• **SELECTED EXTRACT**
= = =
Posted on 12/25/2008 10:00:48 AM PST by mojito
HH: We begin with Columnist To the World, Mark Steyn of www.steynonline.com. Merry Christmas, Mark, I hope your Christmas Eve is well launched already.
MS: Yes, it is. Merry Christmas to you, too, Hugh.
HH: Lets begin with the issue of the report. I hate to bring politics into a holiday, but it seems to me that the Obama camps release of the report yesterday was designed to assure that no one talked about it, so were going to. What do you make about its timing and what it says?
MS: Well basically, this is an attempt at self-exoneration. I mean, this is slightly absurd. I mean, no one would take this seriously if George W. Bush was issuing reports on what he knew about Iraqi WMD. People would be mocking it and hooting it with derision. I think clearly, releasing it on the 23rd of December is a way to ensure that it stays buried all the way until Hogmanay at least. And they will probably be successful at that. People are not yet ready to hear bad things about the President-elect. Thats both not just a partisan thing. I think that is the natural optimism of the American people in some way.
= = =
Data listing
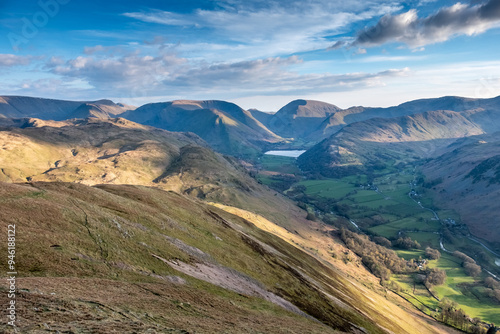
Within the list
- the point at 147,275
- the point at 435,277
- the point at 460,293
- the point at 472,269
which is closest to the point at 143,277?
the point at 147,275

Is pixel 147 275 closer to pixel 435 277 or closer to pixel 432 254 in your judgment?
pixel 435 277

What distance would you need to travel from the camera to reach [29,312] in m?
20.9

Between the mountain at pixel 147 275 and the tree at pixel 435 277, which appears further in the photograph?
the tree at pixel 435 277

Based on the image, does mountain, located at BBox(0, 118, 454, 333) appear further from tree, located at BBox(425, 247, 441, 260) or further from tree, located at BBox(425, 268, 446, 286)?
tree, located at BBox(425, 247, 441, 260)

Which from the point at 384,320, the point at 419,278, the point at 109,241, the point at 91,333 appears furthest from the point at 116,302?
the point at 419,278

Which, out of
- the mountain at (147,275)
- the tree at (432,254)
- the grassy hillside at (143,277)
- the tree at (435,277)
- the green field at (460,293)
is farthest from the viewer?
the tree at (432,254)

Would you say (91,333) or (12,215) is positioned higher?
(12,215)

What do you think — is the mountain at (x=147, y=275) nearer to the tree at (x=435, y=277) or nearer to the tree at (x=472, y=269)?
the tree at (x=435, y=277)

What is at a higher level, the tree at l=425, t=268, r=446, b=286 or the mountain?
the mountain

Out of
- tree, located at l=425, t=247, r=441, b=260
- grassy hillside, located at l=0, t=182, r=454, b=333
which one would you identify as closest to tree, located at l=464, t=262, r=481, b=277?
tree, located at l=425, t=247, r=441, b=260

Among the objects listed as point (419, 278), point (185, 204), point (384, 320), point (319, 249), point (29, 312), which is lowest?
point (419, 278)

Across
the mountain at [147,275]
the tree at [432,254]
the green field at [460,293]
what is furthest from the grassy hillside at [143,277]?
the tree at [432,254]

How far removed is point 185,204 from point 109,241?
43.9 meters

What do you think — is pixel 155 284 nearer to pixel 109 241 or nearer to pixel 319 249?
pixel 109 241
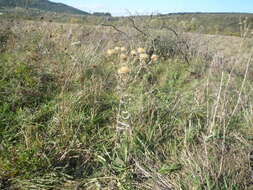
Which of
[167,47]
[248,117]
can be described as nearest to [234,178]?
[248,117]

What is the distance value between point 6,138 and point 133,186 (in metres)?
0.99

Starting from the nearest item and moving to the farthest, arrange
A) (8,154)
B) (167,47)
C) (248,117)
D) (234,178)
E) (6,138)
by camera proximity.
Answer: (234,178)
(8,154)
(6,138)
(248,117)
(167,47)

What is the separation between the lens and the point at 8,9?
14.5 ft

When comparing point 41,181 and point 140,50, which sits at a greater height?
point 140,50

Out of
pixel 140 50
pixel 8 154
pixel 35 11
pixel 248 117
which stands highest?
pixel 35 11

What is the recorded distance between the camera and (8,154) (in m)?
1.38

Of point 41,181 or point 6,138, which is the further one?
point 6,138

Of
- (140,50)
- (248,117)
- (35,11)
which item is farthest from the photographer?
(35,11)

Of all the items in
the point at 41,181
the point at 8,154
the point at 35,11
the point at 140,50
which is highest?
the point at 35,11

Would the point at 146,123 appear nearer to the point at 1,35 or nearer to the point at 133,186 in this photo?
the point at 133,186

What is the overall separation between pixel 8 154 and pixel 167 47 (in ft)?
14.1

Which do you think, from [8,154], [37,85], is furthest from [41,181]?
[37,85]

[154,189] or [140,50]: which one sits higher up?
[140,50]

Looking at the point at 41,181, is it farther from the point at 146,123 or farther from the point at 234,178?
= = =
• **TASK REQUIREMENTS**
**1)** Name every person mentioned by name in the spoken lines of the radio interview transcript.
**2)** Extend the radio interview transcript with the next few exchanges between HH and MS, starting after its last line.

• **RESULTS OF THE TASKS**
**1)** Mark Steyn, Hugh, Obama, George W. Bush

**2)**
HH: Now Mark, I got an e-mail, actually a number of e-mails from assistant United States attorneys around the United States, and I posted one at Hughhewitt.com, where he kind of walks us through what the U.S. attorneys office is doing in Chicago. And its not good for Rahm Emanuel. Its not particularly bad for the President-elect, but its the sort of thing, he describes in detail, that Fitzgerald has done in the past to get Scooter Libby tied up in a web of misstatements, any one of which to a federal person is a violation of 18 USC 1001, the False Statements Act.
MS: Yeah.
HH: Do you think Fitzgeralds playing for keeps here?
MS: Well, my respect for Patrick Fitzgerald has gone up, having seen him put away my friend, Conrad Black, who is spending the first of what could be six Christmases in jail in Florida on a very thin chain of circumstantial evidence that was nevertheless piled up relentlessly and very effectively by Patrick Fitzgerald and his assistant U.S. attorneys in the northern district of Illinois. I regarded him with contempt over the Scooter Libby thing, but one can regard people with contempt and still nevertheless be impressed by their effectiveness. And I think the difficulty for Rahm Emanuel is that its really in the interest of every party here to, if you like, set him up as the fall guy. And there will be he risks approaching a tipping point whereby Obama decides its actually better to toss Rahm Emanuel to the wolves, and leap to the clear himself. Thats the difficulty.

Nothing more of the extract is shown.